Lecturer/Clinical Student Supervisor, Griffith University, Australia.

It is important to acknowledge that older people are not just a homogenous group of people, that ageing is individual and affects us all individually. We are not just talking about sort of being old, elderly and frail, which is what comes to mind, but about the fact that we evolve and change over the life cycle. We start ageing the minute we are born. We are in fact taking on new things that can be both challenges and opportunities to pave our way in life.

There is a whole lot of people who are really very happy, feel positive about the future, have well-supported relationships and networks, and have good skills to deal with daily tasks and life matters. Statistics shows that 15% of people over the age of 65 are still working, which means only 85% of retirees are fully retired. Only 9% of people under 65 have dementia, which means 91% do not have dementia. And even some people in their 80s are still working full time, thus clearly showing that they are one of the 67% who don’t have dementia.*

As we think of ourselves, going through these transitions, we can look forward to our future, that we are going to feel happier in our lives than perhaps we did between 20 and 30. At 60 most of our children have left home and have their own families. We had kids at home for many years, and now we need to learn how to be wise, mature persons who can listen to our adult children do their own thing, trust them to make their own mistakes and know when to offer advice.

In older days, you start to become more aware of your losses and risks. If you fall, it is just not an accident. You have a fall because that is what older people have. Old age is a battle. But I do not think it is like that for everyone. It is for some people. It is a fact that most elderly need glasses and their hearing is not so good, which can make conversations very humorous at times. It is important to know that when people come to us with concerns such as memory loss, health issues, and say things like “I think I’m losing my mind. Have I got Alzheimers? I am not sleeping well. I am getting hot flushes. I’m really feeling like my relationships are not as good as it used to be”, it is just the fact that we’re going through a transition.

Much of our training is focused on the degenerative processes that happen within bodies and things that happen as we get older, that more things go wrong. Theoretically, you can be young and have all sorts of things that are wrong as well. Terminal illnesses do not just affect the older generations, but it is one of those things that we need to help people to recognize and give them strategies to cope with the related issues. Many people lose their driving abilities, licence and mobility, and they cannot go to places independently. That is a huge and significant loss. Then come the huge adjustments they need to make, such as accessing the supports they need. How do they do it from home, what does that mean, and how do people think about them? The twinge becomes more than a twinge. It becomes a pain, especially when you see images of advertisements of beautiful, gracefully ageing people tripping along the beach with beautiful grey hair, nicely dressed and looking absolutely gorgeous.
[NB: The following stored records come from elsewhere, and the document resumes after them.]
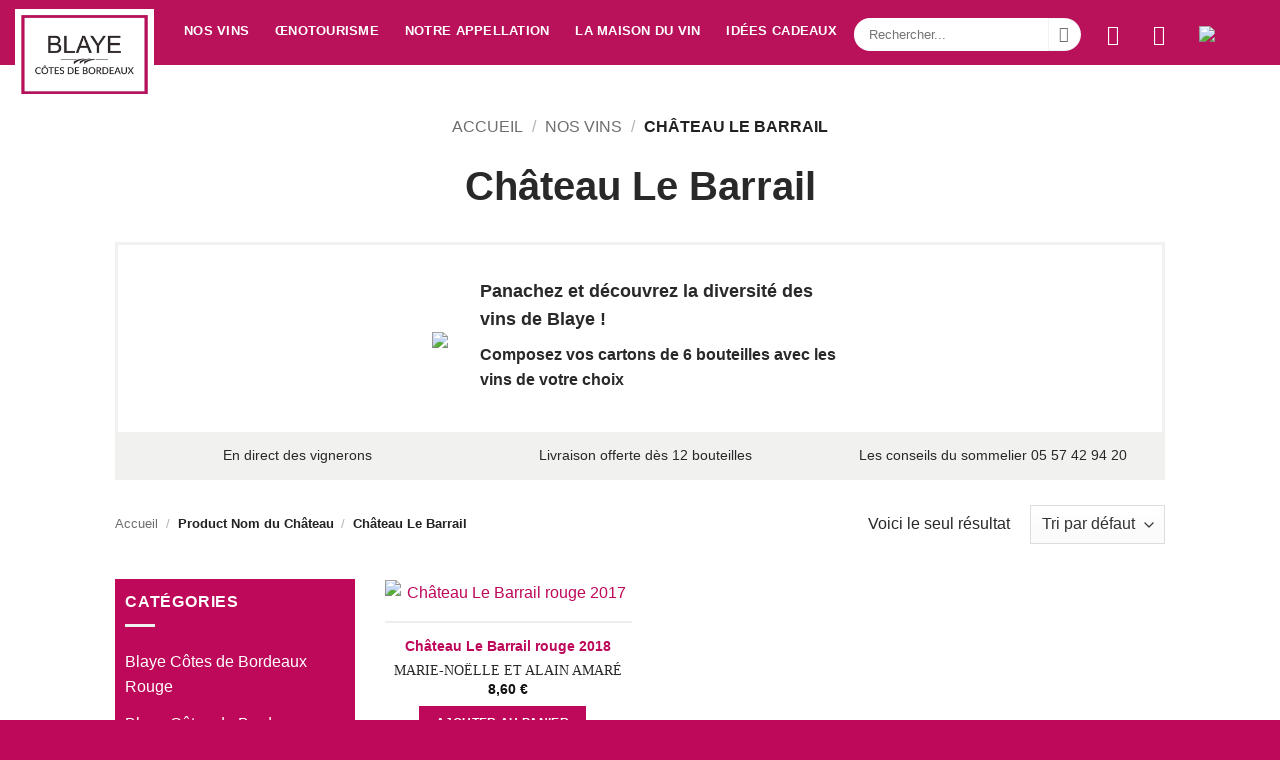

--- FILE ---
content_type: text/css
request_url: https://boutique.vin-blaye.com/wp-content/plugins/user-registration-plugin-for-woocommerce/front/css/afreg_front.css?ver=1.0
body_size: 342
content:
.half_width { width: 48% !important; margin-right: 2% !important; float: left; }

.afreg_field_message{ width: 100%;  clear: both; }

.afreg_field_message_radio{ width: 100%; font-size: 12px; clear: both; float: left; }

.afreg_radio { width: auto; margin-right: 20px; }

.afreg_radios{ width: auto; margin-right: 20px; float: none; }

.afreg_radio .radio { width: auto; margin-right: 20px; float: left; }

.afreg_radio .input-radio { float: left; margin-top: 7px; }

.afreg_radio .description{ width: 100%; float: left; }

.afreg_field_message_wordpress{ width: 100%; font-size: 12px; float: left;}

.form-row-wordpress label{ width: 100%; float: left; font-weight: bold; }

.form-row-wordpress{ width: 100%; float: left; margin-top: 15px !important; }

.form-row-wordpress .inputselect{ width: 100%; float: left; height: 33px; }

.form-row-wordpress .inputmselect{ width: 100%; float: left; height: 100px; padding: 10px; }

.inputcheckbox{width: auto !important; float: left; margin-top: 2px !important;}

.input-radio { margin-top: 4px; margin-right: 6px; }
.afreg_field_message_wordpress_checkbox{ width: auto; float: left; margin-left: 5px; }

#login{ width: auto; !important; }

.afreg_field_message_radio_wordpress{ width: 100%; float: left; margin-top: 5px !important; }

.wordpress_additional .input{ font-size: 14px !important; font-weight: normal !important; padding: 9px !important; }

.wordpress_additional .inputnumb{ height: 37px !important; }

.enu_warning { background-color: #ff9966; width: 100%; padding: 20px; color: #fff; }

.enu_error { background-color: #cc3300; width: 100%; padding: 20px; color: #fff; }


.fmessage { float: left; width: 100%; font-size: 13px; }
There are also some great challenges for elderly people such as society’s expectations, like when they are told “No, no, no, no. You’re too tired to do any exercise, you can’t walk to the shops, let me take you”. It is almost infantilizing an older person, who might still be able to do a lot of stuff and might still be able to keep active. How often we see, for example, a female with grey hair getting into a crowded bus and a young person with all good intentions, standing up because they see her grey hair and how old she is and go “here you are, madam. You could sit down”. Just because you have grey hair and may be your voice is a bit wobbly, and you might think or speak a little bit more slowly does not mean that you are not on the ball. It is really important for us to maintain a sort of perspective of the individual in front of you and really study them, and don’t just go by physical appearances and your expectations of what someone who looks like this should be like. It does not mean they are brain dead.

Research is showing that happiness or contentedness in life is not just a steady decline towards ageing. We do not deny that when we get old, we can become depressed and sad, and be cognizant that it is nearing the end, that you are into the Valley of Death. What is more important is to recognize that ageing is a U-bend with positivisms and measures of happiness increasing with age. There is so much going on in the lives of people and we see such resilience and stoicism when they talk so interestingly about the things that have happened in their lives.

As I mentioned earlier, old age is not homogenous. We do not enter the sixties and then suddenly, we lose our potentials and human agency. Irrespective of cultural perspectives, we are unique and individuals. We need to be respected as friends. We need to be mindful of each person’s story. We need to remind ourselves of the ecological system, the big picture around people and the impact it has on them from society’s expectations. We must be very mindful of asking the elderly what type of life they had, what risks are they prepared to have, what does life mean for them, and what does their future look like? In conclusion, acceptance and respect for the elderly is the key to their physical and mental well-being.